_What is being asked_
Write out the listing from the line with "Arkansas Razorbacks tight" to the line with "ורוכנסי קרסול .", both lines included, exactly and nothing beyond. Leave pictures out.

START Material for this exercise

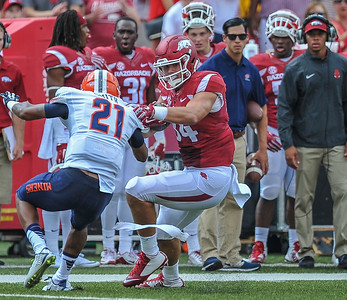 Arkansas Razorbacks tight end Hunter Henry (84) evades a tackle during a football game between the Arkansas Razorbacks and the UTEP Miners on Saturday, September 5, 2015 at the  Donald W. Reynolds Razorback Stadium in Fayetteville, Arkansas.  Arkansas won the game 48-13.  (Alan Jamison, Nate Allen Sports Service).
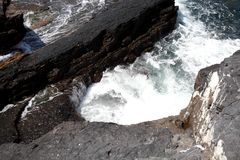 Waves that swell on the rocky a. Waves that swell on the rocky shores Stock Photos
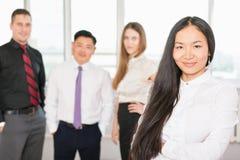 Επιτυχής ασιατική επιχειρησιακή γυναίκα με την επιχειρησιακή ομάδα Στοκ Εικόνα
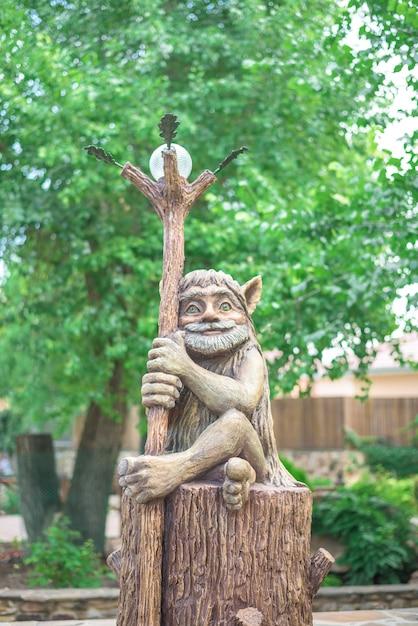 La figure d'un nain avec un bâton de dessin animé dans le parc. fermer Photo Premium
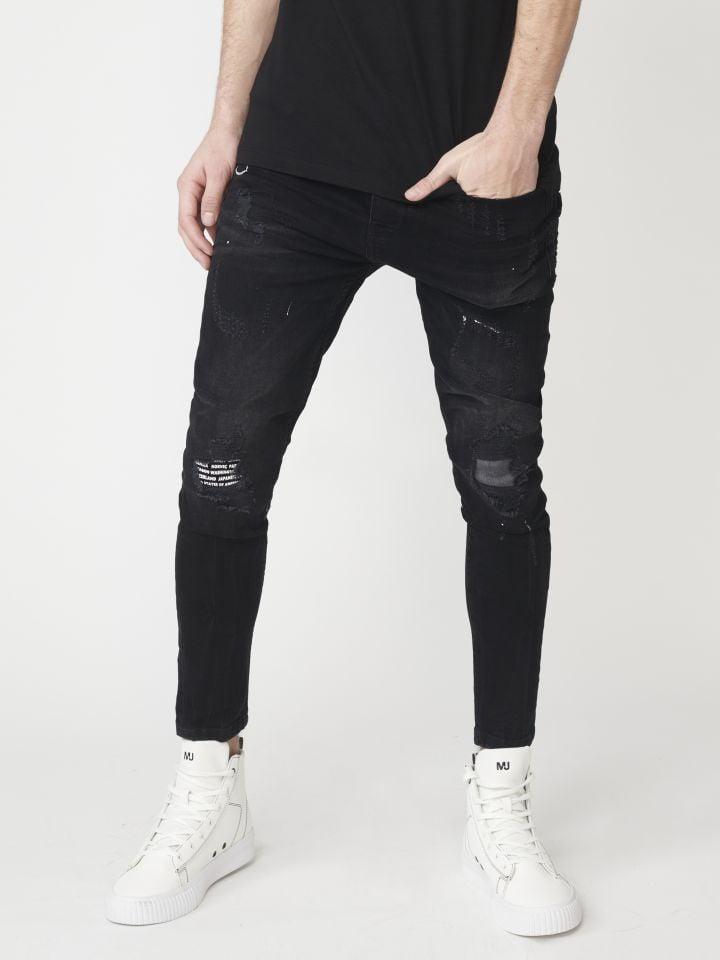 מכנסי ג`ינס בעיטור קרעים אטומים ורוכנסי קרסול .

END Material for this exercise
START Material for this exercise

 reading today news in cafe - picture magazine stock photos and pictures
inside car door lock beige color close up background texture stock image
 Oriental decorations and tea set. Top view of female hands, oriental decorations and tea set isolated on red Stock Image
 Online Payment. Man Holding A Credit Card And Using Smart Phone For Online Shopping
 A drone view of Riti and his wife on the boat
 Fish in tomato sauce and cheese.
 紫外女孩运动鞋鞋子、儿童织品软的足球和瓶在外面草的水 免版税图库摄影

END Material for this exercise

_Answer to the problem_
 Arkansas Razorbacks tight end Hunter Henry (84) evades a tackle during a football game between the Arkansas Razorbacks and the UTEP Miners on Saturday, September 5, 2015 at the  Donald W. Reynolds Razorback Stadium in Fayetteville, Arkansas.  Arkansas won the game 48-13.  (Alan Jamison, Nate Allen Sports Service).
 Waves that swell on the rocky a. Waves that swell on the rocky shores Stock Photos
 Επιτυχής ασιατική επιχειρησιακή γυναίκα με την επιχειρησιακή ομάδα Στοκ Εικόνα
 La figure d'un nain avec un bâton de dessin animé dans le parc. fermer Photo Premium
 מכנסי ג`ינס בעיטור קרעים אטומים ורוכנסי קרסול .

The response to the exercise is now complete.